In my tests with the latest version of unidic-lite this only happens if the unknown input is more than 25 characters. Are you actually processing the names of long Welsh towns or is there something else you're doing where this comes up a lot? It may be possible to change this behavior by modifying the dictionary settings but it seems like it's not an issue for normal usage.

Lili1228 commented 3 years ago

That's the only case I've found so far and I assume the only times I'd trigger it otherwise would be if I input a random garbage (which sometimes can happen). While I don't think it's worth doing that for everyone in that case, can you tell me how to change that setting?

polm commented 3 years ago

On investigation, this isn't actually due to cost calculations. It happens because MeCab has a hard cap on the length of unknown words.

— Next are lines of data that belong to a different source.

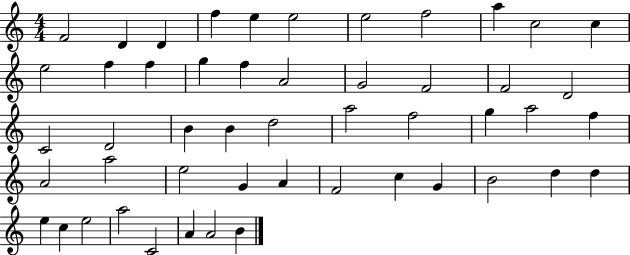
X:1
T:Untitled
M:4/4
L:1/4
K:C
F2 D D f e e2 e2 f2 a c2 c e2 f f g f A2 G2 F2 F2 D2 C2 D2 B B d2 a2 f2 g a2 f A2 a2 e2 G A F2 c G B2 d d e c e2 a2 C2 A A2 B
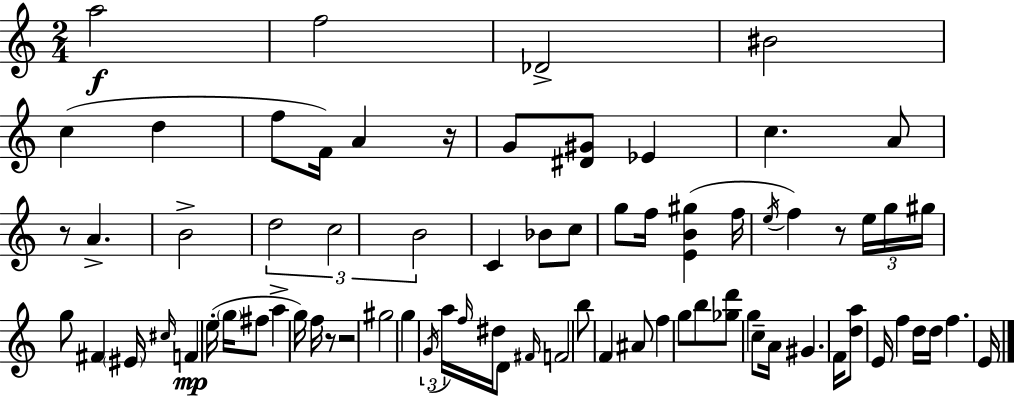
A5/h F5/h Db4/h BIS4/h C5/q D5/q F5/e F4/s A4/q R/s G4/e [D#4,G#4]/e Eb4/q C5/q. A4/e R/e A4/q. B4/h D5/h C5/h B4/h C4/q Bb4/e C5/e G5/e F5/s [E4,B4,G#5]/q F5/s E5/s F5/q R/e E5/s G5/s G#5/s G5/e F#4/q EIS4/s C#5/s F4/q E5/s G5/s F#5/e A5/q G5/s F5/s R/e R/h G#5/h G5/q G4/s A5/s F5/s D#5/s D4/e F#4/s F4/h B5/e F4/q A#4/e F5/q G5/e B5/e [Gb5,D6]/e G5/q C5/e A4/s G#4/q. F4/s [D5,A5]/e E4/s F5/q D5/s D5/s F5/q. E4/s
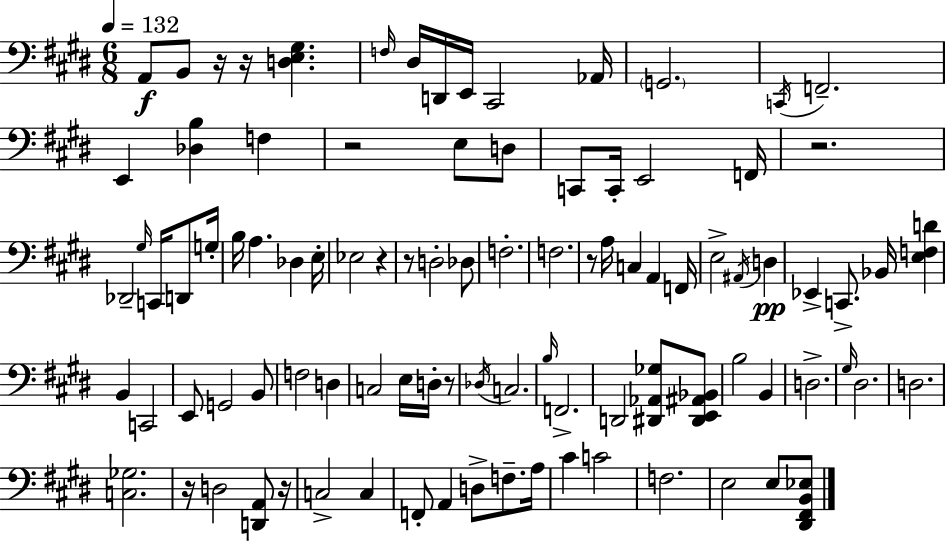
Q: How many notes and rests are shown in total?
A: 95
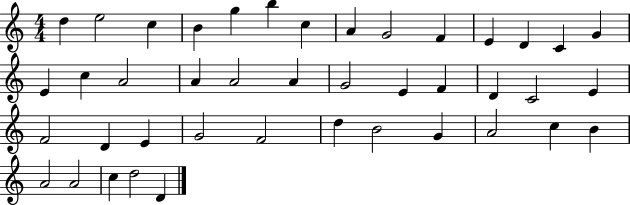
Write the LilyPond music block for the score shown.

{
  \clef treble
  \numericTimeSignature
  \time 4/4
  \key c \major
  d''4 e''2 c''4 | b'4 g''4 b''4 c''4 | a'4 g'2 f'4 | e'4 d'4 c'4 g'4 | \break e'4 c''4 a'2 | a'4 a'2 a'4 | g'2 e'4 f'4 | d'4 c'2 e'4 | \break f'2 d'4 e'4 | g'2 f'2 | d''4 b'2 g'4 | a'2 c''4 b'4 | \break a'2 a'2 | c''4 d''2 d'4 | \bar "|."
}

You can change this value by passing -M [number] to the Tagger, so for you the fix would look like this:

import cutlet
import fugashi

cut = cutlet.Cutlet()
tagger = fugashi.Tagger('-M 100')
cut.tagger = tagger
# now you can get unknown words up to length 101

The maximum length specification seems to have an off-by-one-error, so it's actually one longer than the number you specify.

Let me know if that fixes it for you.

Lili1228 commented 3 years ago

It fixed my problem, thank you!

Lili1228 commented 3 years ago

Reopening because while the previous thing was rather insignificant and fixable, this is definitely bad:

Python 3.7.3 (default, Jul 25 2020, 13:03:44) 
[GCC 8.3.0] on linux
Type "help", "copyright", "credits" or "license" for more information.
>>> import cutlet
>>> x=cutlet.Cutlet()
>>> x.romaji("McDonald's")
"McDonald ' s"

I use Cutlet combined with Text-to-Speech and no English voice synthesizer is able to pronounce this correctly with spacing like that.

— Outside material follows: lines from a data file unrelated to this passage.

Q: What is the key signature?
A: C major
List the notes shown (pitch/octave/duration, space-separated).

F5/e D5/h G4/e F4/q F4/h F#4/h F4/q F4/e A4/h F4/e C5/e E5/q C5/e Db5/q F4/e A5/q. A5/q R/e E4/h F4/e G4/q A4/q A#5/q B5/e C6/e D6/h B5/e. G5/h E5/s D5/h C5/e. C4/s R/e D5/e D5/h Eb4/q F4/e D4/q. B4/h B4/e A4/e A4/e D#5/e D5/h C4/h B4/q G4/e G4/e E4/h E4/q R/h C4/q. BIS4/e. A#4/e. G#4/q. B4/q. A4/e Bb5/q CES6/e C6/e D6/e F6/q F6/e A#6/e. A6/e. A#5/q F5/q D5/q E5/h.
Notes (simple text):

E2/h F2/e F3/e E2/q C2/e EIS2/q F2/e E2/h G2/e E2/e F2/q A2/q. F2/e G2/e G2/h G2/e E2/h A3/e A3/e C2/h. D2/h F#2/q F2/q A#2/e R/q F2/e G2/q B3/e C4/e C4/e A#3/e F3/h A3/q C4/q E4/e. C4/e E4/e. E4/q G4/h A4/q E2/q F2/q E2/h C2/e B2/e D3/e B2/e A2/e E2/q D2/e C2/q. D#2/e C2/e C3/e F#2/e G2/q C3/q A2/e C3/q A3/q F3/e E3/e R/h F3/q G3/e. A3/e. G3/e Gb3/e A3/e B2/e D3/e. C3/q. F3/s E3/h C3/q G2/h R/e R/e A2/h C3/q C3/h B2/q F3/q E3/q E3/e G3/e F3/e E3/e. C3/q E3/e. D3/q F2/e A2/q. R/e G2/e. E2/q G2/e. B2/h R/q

polm commented 3 years ago

Ah, good catch, I'll look at fixing that.

polm commented 3 years ago

This should be fixed in the latest version, please confirm if it works for you.

I also looked at handing quotes in general, for sentences like It's 'delicious.' but that ended up being much more complicated, partly because MeCab sticks punctuation together. Since cutlet isn't really designed to take already-English input like that anyway I'm treating it as out of scope.

Lili1228 commented 3 years ago

It works only if it's the only word:

Python 3.7.3 (default, Jul 25 2020, 13:03:44) 
[GCC 8.3.0] on linux
Type "help", "copyright", "credits" or "license" for more information.
>>> import cutlet
>>> x=cutlet.Cutlet()
>>> x.romaji("McDonald's")
"McDonald's"
>>> x.romaji("text McDonald's text")
"Text McDonald ' s text"

polm commented 3 years ago

Ah, that's embarrassing, but I think I found the issue. Should be fixed in master, I'll release a test alpha tomorrow.

polm commented 3 years ago

Should be fixed in alpha now, please confirm.

pip install cutlet==0.1.17a2

Lili1228 commented 3 years ago

Works well, thank you!

polm commented 3 years ago

Great, thanks for the confirmation, I'll make a release shortly.